YOUR TASK
Exactly reproduce the line containing "Looking at the image, of" together with every line after it, through the end of the entries, and give nothing more.

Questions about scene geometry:
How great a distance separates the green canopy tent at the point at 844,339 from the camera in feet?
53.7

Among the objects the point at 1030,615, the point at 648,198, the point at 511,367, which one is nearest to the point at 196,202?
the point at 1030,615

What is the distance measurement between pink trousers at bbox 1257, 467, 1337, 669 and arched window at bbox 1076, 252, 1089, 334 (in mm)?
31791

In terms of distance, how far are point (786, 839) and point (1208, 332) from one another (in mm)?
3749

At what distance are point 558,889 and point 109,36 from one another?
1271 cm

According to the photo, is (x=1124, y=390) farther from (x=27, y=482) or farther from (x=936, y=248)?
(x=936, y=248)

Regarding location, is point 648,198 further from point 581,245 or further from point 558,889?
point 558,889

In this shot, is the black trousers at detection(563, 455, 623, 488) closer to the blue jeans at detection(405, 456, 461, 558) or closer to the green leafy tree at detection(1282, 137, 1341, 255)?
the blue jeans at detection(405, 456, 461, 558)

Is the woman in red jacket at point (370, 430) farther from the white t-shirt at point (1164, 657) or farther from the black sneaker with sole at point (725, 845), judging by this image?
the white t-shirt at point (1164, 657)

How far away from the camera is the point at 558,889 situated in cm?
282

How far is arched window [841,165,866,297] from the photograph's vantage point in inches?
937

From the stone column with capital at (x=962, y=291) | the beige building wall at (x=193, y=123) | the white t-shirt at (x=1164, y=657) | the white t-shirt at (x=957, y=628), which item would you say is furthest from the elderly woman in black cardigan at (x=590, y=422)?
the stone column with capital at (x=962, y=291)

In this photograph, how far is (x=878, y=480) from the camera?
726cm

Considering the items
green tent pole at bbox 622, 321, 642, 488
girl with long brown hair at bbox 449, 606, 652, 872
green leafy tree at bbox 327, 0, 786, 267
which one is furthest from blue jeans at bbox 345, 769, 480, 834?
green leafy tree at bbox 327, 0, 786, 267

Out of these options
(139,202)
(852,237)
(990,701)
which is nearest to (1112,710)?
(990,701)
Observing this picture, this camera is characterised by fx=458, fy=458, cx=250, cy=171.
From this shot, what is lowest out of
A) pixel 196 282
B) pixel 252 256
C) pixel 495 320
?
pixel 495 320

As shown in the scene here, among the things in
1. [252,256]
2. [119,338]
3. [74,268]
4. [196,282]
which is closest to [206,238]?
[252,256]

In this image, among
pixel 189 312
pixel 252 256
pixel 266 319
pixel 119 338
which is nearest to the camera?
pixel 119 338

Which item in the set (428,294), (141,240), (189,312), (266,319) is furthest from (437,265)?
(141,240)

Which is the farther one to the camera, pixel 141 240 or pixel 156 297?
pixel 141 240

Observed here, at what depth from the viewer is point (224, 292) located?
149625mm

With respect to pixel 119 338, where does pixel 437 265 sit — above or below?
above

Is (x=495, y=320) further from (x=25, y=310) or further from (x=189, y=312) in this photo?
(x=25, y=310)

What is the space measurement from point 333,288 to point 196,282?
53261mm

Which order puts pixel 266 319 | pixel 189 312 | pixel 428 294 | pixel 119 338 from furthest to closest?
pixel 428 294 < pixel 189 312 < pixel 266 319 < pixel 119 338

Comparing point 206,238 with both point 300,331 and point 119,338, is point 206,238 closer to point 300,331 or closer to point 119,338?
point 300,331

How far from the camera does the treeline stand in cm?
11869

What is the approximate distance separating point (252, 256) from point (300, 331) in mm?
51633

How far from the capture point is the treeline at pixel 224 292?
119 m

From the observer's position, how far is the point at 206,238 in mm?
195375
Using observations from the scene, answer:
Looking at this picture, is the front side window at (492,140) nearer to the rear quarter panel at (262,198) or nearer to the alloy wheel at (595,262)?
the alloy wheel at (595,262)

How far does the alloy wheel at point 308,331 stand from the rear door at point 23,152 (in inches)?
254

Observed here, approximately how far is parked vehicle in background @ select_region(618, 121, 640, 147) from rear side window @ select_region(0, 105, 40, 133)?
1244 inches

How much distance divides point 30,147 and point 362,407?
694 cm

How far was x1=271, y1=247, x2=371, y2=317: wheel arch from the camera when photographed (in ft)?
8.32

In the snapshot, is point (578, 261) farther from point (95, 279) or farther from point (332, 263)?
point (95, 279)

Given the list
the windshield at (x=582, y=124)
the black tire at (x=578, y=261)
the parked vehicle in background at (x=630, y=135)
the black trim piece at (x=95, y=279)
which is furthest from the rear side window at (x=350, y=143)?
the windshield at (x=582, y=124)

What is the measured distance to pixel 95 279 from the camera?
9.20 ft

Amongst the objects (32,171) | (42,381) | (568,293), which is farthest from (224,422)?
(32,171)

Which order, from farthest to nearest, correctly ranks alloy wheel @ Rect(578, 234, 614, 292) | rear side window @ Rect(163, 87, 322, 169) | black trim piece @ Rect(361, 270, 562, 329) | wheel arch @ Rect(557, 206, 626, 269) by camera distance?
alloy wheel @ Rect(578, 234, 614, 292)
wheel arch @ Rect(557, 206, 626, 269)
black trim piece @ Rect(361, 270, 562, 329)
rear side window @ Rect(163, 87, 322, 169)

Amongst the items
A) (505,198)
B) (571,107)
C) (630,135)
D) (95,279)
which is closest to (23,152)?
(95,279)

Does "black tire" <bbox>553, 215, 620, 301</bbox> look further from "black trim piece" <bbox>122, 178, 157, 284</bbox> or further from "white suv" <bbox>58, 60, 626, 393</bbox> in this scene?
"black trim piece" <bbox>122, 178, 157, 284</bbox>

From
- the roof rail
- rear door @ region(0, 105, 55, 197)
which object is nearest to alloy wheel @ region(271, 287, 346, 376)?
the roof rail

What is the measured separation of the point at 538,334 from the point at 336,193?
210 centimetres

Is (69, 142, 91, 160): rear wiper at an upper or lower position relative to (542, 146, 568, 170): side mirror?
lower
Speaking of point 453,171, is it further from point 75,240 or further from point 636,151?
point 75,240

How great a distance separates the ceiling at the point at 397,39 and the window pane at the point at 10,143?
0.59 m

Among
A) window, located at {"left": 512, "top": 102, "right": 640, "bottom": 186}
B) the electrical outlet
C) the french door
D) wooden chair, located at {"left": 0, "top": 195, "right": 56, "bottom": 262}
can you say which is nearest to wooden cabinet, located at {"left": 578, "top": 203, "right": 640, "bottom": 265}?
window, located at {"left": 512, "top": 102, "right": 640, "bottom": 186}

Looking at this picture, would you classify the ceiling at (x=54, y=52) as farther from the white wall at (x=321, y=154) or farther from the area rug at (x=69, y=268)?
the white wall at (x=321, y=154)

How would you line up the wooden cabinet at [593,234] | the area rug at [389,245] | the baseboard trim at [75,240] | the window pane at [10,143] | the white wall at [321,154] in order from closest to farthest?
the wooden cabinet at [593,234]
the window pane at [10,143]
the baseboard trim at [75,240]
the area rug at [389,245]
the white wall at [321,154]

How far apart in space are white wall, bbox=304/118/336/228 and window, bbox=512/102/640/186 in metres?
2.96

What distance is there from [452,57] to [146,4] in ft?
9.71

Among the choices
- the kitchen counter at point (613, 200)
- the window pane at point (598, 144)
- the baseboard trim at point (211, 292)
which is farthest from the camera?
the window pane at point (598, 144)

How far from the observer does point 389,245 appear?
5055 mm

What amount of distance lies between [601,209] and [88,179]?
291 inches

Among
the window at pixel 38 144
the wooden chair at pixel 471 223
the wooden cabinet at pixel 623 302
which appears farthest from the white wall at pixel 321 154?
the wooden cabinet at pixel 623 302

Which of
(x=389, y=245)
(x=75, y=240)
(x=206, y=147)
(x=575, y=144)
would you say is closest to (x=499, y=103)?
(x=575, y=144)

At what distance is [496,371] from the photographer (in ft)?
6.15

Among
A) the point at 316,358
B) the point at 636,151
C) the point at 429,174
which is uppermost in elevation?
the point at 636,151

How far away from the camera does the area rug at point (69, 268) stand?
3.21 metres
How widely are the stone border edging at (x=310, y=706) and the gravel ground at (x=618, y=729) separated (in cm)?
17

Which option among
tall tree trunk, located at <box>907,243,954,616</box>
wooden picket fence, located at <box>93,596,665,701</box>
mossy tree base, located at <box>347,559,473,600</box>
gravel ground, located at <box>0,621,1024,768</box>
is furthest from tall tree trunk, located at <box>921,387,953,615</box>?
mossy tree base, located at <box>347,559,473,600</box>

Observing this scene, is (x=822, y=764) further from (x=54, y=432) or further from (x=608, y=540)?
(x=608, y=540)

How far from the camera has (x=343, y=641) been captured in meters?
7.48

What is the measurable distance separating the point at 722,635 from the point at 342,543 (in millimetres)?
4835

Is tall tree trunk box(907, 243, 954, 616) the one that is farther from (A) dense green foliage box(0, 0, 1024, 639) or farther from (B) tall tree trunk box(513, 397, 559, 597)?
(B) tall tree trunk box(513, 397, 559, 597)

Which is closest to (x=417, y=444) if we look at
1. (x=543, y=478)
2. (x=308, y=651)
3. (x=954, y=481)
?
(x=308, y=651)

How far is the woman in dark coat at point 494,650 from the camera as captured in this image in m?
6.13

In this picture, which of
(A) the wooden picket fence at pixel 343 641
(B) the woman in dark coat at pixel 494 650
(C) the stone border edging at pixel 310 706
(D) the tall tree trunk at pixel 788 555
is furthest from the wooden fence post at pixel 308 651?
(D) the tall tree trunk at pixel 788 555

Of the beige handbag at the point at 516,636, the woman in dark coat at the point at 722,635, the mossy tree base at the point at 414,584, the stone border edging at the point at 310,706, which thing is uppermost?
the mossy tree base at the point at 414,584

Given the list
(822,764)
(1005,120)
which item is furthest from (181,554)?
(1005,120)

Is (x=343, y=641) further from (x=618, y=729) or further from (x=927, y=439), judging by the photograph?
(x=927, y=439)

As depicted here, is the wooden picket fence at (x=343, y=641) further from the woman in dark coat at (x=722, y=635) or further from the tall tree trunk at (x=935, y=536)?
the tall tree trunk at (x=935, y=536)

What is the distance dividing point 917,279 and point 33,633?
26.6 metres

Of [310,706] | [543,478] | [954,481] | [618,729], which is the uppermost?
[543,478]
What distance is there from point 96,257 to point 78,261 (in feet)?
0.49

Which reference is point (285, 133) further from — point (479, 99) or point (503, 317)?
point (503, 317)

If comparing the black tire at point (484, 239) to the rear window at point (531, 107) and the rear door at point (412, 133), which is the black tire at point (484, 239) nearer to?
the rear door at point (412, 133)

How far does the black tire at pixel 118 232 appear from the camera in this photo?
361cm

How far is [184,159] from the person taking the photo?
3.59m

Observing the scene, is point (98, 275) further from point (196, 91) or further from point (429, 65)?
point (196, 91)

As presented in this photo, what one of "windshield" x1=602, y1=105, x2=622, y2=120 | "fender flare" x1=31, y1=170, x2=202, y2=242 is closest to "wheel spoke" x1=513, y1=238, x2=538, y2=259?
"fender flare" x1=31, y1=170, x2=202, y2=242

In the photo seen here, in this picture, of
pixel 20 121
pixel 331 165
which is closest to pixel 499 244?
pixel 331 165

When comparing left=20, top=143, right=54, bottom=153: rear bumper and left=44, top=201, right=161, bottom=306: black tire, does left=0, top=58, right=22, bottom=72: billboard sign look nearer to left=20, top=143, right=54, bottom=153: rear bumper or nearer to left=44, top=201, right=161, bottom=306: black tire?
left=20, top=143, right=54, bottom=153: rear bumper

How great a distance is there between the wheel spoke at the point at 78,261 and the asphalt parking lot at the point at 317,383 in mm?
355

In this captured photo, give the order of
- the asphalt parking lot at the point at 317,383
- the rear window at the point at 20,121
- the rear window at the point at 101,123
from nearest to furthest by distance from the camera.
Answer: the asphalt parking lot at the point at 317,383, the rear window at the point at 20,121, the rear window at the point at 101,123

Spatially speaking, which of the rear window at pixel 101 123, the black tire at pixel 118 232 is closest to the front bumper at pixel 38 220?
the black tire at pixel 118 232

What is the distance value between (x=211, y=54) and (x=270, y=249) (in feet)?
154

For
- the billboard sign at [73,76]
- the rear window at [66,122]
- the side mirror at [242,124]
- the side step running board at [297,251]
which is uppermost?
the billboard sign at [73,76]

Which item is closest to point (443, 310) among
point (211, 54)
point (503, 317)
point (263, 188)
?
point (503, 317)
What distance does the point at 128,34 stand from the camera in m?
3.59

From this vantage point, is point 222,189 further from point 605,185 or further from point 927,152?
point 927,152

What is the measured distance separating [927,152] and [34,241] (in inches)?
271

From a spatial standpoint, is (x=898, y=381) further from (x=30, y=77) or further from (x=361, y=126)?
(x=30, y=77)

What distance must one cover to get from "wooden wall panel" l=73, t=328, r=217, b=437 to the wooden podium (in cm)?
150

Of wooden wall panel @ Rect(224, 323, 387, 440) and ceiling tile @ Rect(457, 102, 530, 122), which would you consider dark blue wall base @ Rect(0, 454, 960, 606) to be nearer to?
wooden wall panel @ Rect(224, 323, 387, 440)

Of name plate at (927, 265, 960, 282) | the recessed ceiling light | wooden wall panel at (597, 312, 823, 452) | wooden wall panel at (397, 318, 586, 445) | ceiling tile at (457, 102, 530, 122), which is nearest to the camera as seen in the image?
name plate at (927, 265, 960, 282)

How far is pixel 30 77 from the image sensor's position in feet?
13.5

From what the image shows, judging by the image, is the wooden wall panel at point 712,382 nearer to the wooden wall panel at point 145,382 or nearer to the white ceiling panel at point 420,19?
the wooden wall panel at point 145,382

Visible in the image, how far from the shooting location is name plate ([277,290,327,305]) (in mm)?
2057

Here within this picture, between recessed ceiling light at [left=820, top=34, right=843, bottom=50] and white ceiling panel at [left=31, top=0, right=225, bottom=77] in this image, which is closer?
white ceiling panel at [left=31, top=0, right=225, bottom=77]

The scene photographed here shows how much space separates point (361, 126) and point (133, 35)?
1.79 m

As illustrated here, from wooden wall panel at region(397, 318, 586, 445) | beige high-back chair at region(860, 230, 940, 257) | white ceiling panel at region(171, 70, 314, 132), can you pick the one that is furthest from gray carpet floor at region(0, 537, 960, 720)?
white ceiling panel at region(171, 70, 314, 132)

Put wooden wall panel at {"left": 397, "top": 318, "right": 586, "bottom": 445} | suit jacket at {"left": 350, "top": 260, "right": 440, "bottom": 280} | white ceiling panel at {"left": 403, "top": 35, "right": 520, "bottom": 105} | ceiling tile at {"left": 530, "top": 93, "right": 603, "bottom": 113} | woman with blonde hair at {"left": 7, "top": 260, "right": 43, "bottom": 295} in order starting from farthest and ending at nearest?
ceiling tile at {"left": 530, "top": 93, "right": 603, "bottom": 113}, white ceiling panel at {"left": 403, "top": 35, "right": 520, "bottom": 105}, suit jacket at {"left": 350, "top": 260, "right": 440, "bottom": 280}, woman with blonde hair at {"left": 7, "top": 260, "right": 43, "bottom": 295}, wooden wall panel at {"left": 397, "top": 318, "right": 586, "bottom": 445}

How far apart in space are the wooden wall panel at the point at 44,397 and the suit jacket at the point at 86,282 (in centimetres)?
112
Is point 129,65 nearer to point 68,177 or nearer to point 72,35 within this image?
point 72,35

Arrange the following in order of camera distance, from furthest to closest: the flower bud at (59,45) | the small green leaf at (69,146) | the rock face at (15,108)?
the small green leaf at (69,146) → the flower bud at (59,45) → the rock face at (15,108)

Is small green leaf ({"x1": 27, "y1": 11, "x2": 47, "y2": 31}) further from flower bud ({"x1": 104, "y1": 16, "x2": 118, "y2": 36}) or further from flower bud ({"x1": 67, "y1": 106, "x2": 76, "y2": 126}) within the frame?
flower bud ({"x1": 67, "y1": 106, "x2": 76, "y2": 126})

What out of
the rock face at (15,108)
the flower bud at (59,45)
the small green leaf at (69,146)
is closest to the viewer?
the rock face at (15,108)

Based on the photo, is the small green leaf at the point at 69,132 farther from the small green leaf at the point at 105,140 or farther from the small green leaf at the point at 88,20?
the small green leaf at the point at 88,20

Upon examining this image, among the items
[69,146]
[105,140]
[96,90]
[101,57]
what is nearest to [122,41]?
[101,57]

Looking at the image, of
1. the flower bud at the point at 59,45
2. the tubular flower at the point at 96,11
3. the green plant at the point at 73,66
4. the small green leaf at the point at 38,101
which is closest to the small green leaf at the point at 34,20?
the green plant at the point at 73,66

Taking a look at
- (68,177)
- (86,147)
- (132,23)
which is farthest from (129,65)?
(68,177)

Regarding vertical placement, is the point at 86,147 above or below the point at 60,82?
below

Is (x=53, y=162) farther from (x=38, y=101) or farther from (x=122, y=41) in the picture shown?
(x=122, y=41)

RESPONSE TO THE EXERCISE
Looking at the image, of
1. the flower bud at the point at 59,45
2. the tubular flower at the point at 96,11
3. the green plant at the point at 73,66
4. the small green leaf at the point at 38,101
which is closest to the small green leaf at the point at 34,20?
the green plant at the point at 73,66

Taking a look at
- (68,177)
- (86,147)
- (132,23)
which is farthest from (129,65)?
(68,177)

Regarding vertical placement, is the point at 86,147 above or below the point at 60,82?
below

Is (x=53, y=162) farther from (x=38, y=101) or farther from (x=122, y=41) in the picture shown?
(x=122, y=41)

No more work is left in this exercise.